[Tasks and exercises]
1 – In the plant description, what color is the corolla?
2 – Extend the plant description beyond its final sentence.

-- Text follows --

Place: Generalfjella, |
Place: Ossian Sarsfjellet, |
Place: Dyrevika, Kongsfjorden |
Place: Generalfjella, |
Life span
Perennial, but probably short-lived.
Growth form
Solitary, rarely colonial herb with short creeping stems, only rarely branching, most leaves basal, and erect flowering stems up to 6–10 cm.
Leaf
Leaves alternate; basal leaves narrowly lanceolate or elliptic, 2–4, entire or crenate, stem leaves shorter and narrower.
Inflorescence
Flowers singly at top of stems, nodding at flowering but becoming erect in fruit stage.
Flower
Calyx fused with 5 linear, appressed lobes, tube and lobes pubescent, 1–2(–3) cm long. Corolla fused, narrowly bell-shaped or trumpet-shaped, dull blue, with 5 lobes cut to more than 1/3 of
corolla length, protruding 0.5–1.5 cm from the calyx tube.
Fruit
Fruit a narrowly ovoid capsule with apical pores.

-- Text concluded --
-- Data section follows --

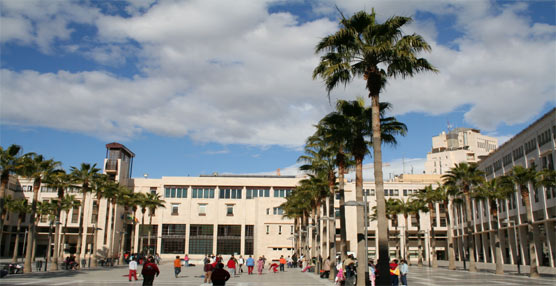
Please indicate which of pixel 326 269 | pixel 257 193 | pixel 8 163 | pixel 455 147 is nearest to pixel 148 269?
pixel 326 269

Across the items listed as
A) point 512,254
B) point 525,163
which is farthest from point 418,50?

-- Data section concluded --

[Answers for each item]
1 – The corolla is dull blue.

2 –
Reproduction
There is no known vegetative reproduction in this species, thus is relies on sexual reproduction to maintain populations. Flowers in mid July to mid August. Bisexual flowers which are pollinated
by insects. Self pollination is probably common. Local seed dispersal facilitated by stiff stem and capsule with apical pores, resulting in ballistic dispersal with strong winds or touching animals (reindeer). No information exists about germination rate of seeds of the Svalbard populations, but the plant must recruit regularly as populations are found in the same locations over time.
Comparison
The two species of Campanula in Svalbard differ in way of growth (colonial in C. rotundifolia, more solitary in C. uniflora), leaf shape (obcordate to linear vs. lanceolate or elliptic), flower size and shape (broadly bell shaped and large vs. narrowly bell or trumpet shaped and small), and direction and opening of capsule (pendant with basal pores vs. erect with apical pores).
Habitat
Distribution
Found mainly in the middle arctic tundra zone and in the clearly continental to transition sections, a few locations in the north arctic tundra zone and transition section. Restricted to the warmer fjord areas in central and northern parts of Spitsbergen.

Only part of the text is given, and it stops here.